知盛……、拾えよ 4
「ぐっどもぉにんぐ……、まい…、ぶらざぁ」
「知盛、朝っぱらから、驚かすなよ!」
「あいむ、ふぁいん……、せんきゅぅ」
「どこでそんな言葉覚えたんだ?」
「毎朝……、卯の時頃になると……あの箱から決まって……聞こえてくるのでな……」
「あの箱? ああ、ラジオか……ってお前、毎朝ラジオで基礎英語なんか聞いてるのか?」
「いぇす……」
「へぇ、兄さんより発音、巧いんじゃないか」
「おいおい聞き捨てならねぇ事、言うじゃねぇか、譲」
「だって本当のことだからな」
「OK、じゃあどっちの発音が巧いのか、ネイティブに確認してもらおうじゃねぇか」
「兄さん、どうするつもりなんだ?」
「朝っぱらでも、鶴岡の段葛にでも行きゃぁ外人観光客の1人や2人いるだろうからな
そいつらにどっちの発音が通じるか、勝負だ」
「……ク、すぐムキになるのが……還内府殿の……悪い癖だ……」
「行くぞ! 知盛!」
「あ! 朝飯は!? あと40分で学校始まるんだぞ、兄さん!」
「弁当にでもして学校に持って来い!」
「自分でやれよ」
「うるせぇ! 焚きつけたのはお前だからな、譲! 学校で待ってろ!」
そして1時間目の休み時間
「あ、いたいた、将臣君。
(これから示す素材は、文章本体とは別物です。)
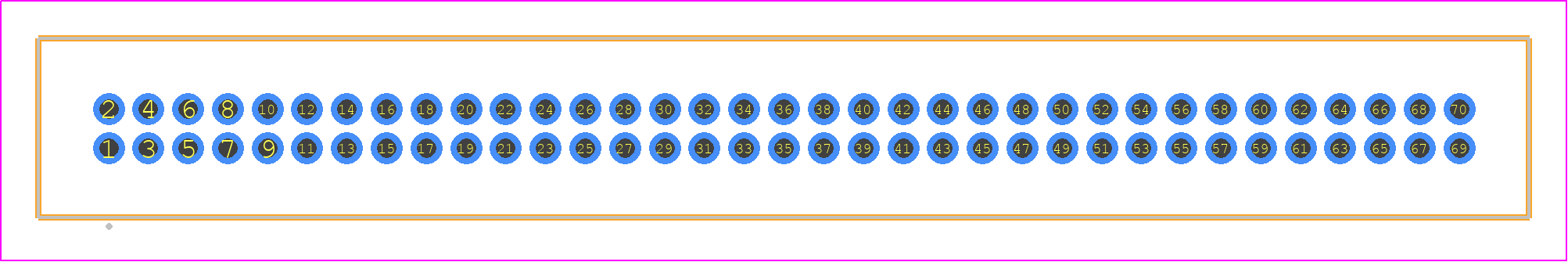 TFM-135-01-SM-D - SAMTEC PCB footprint - Other - Other - TFM-135-XX-YYY-D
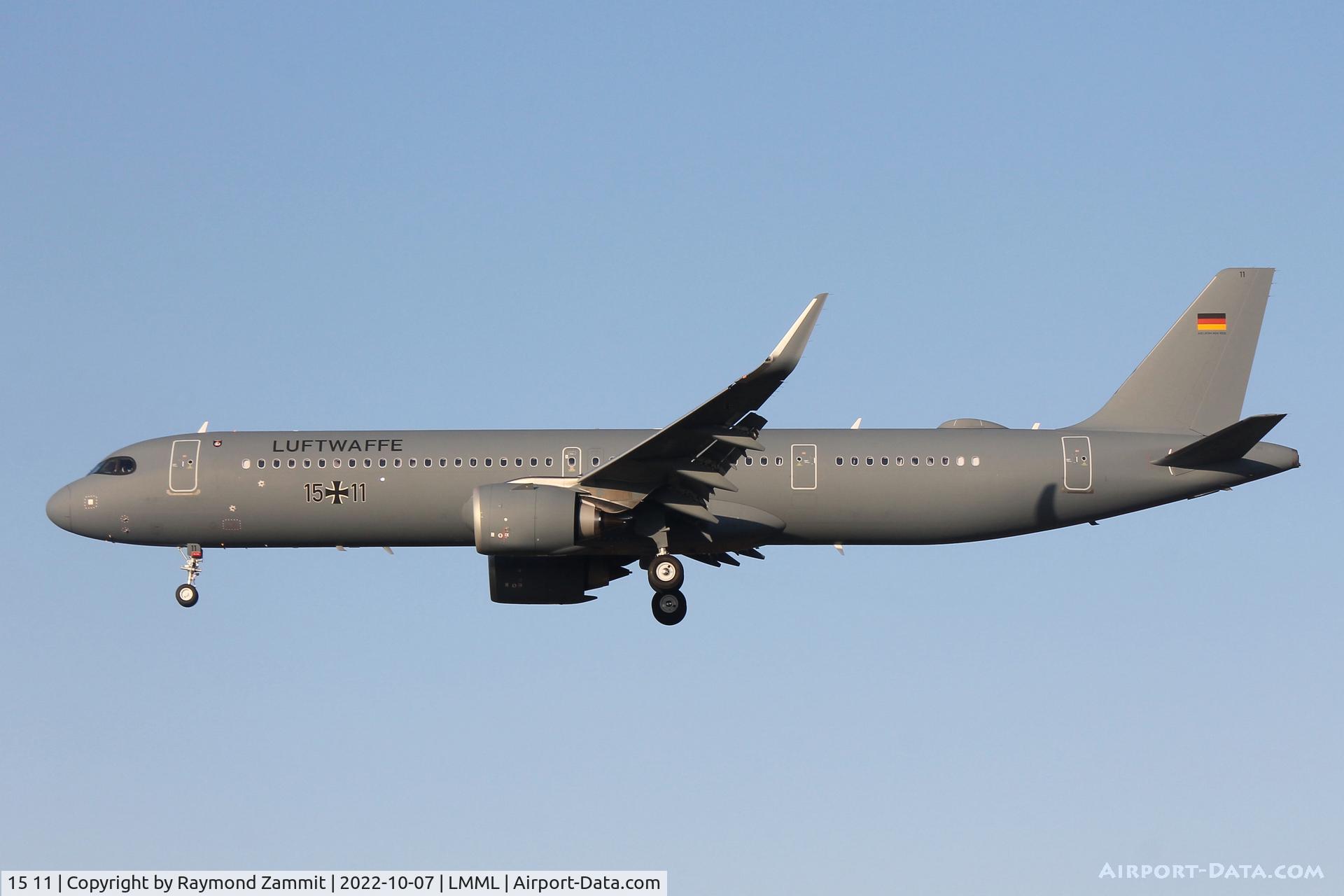 15 11, 2021 Airbus A321-251NX C/N 10528, Airbus 321 15+11 German Air Force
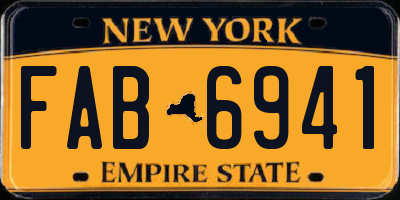 NY license plate FAB6941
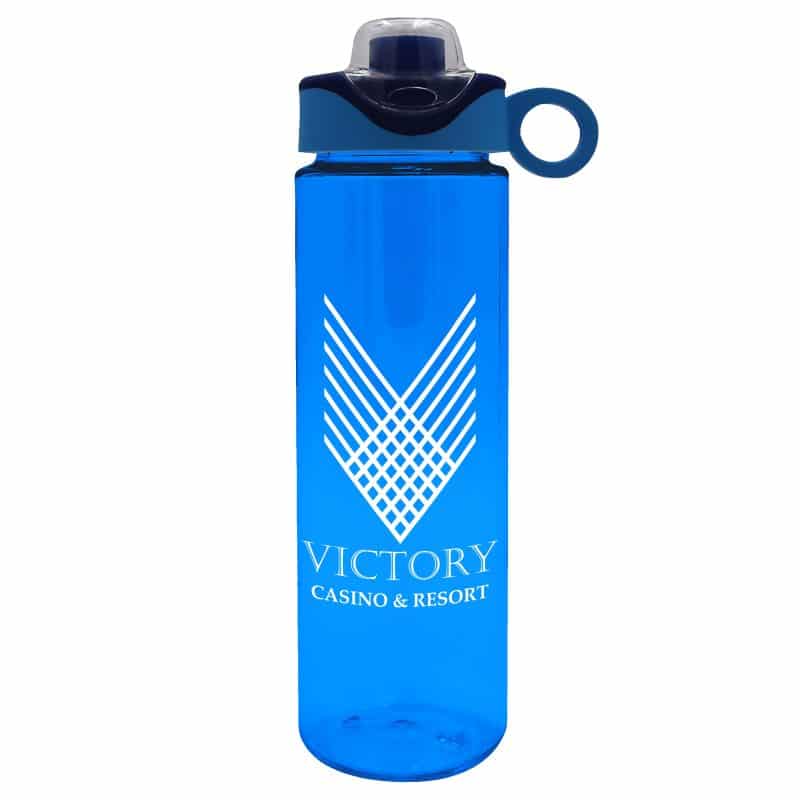 Custom Garyline® Freedom Tritan® Renew Bottle with Two-Tone Drink-Thru Lid with Silicone Loop - 28 oz. - 2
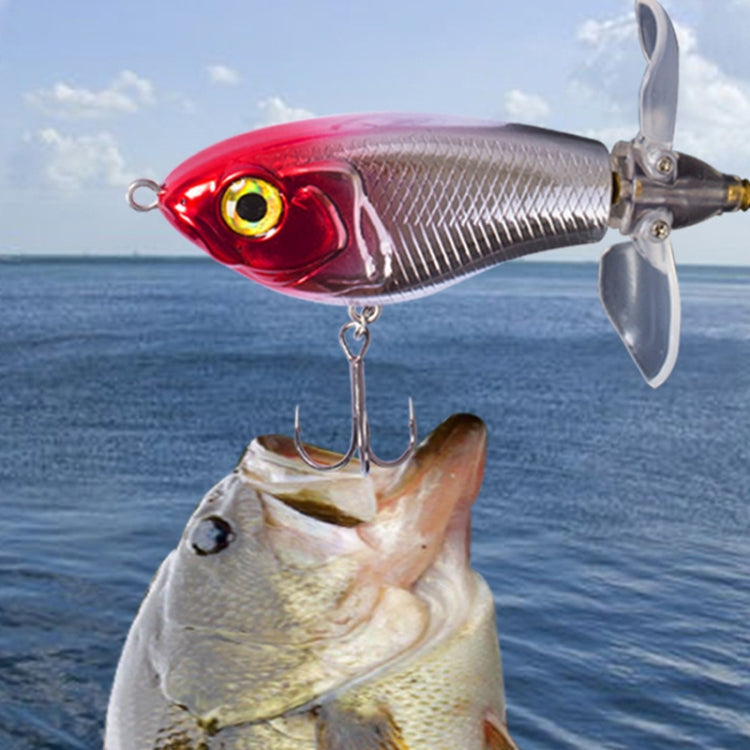 DF080 16g Double Paddle Tractor Surface Tether Roadrunner Fake Lure Long-distance Casting Lure(Tiger Pattern) by bashfashion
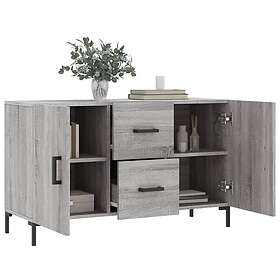 vidaXL Skänk grå sonoma 100x36x60 cm konstruerat trä 828178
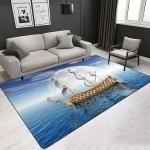 Landscape 3D Soft Polyester Fiber Living Room Carpet Hotel Center Rugs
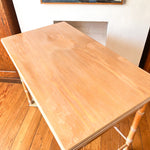 Load image into Gallery viewer, Vintage Harrods Beech Faux Bamboo Dressing Table / Desk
譲君が朝とお昼のお弁当2つも持って来てくれたよ」
「うるせぇ、そんな気分じゃ無ぇんだよ……」
「へぇ、あんな大口叩いた割に、兄さん、知盛に負けたんだ」
「『負けた』って何のこと?」
「望美には関係無ぇだろ!」
「先輩、兄さんは」
「譲!」
「知盛と、どっちの英語の発音が外人に通じるか、今朝わざわざ段葛まで行って試して来たんです」
「で、知盛に負けたんだ……って、え〜〜!? 知盛って英語、話せるの???」
「はろぅ えぶりばでぃ、うぇるかむ つぅ きそ・えいご・わん。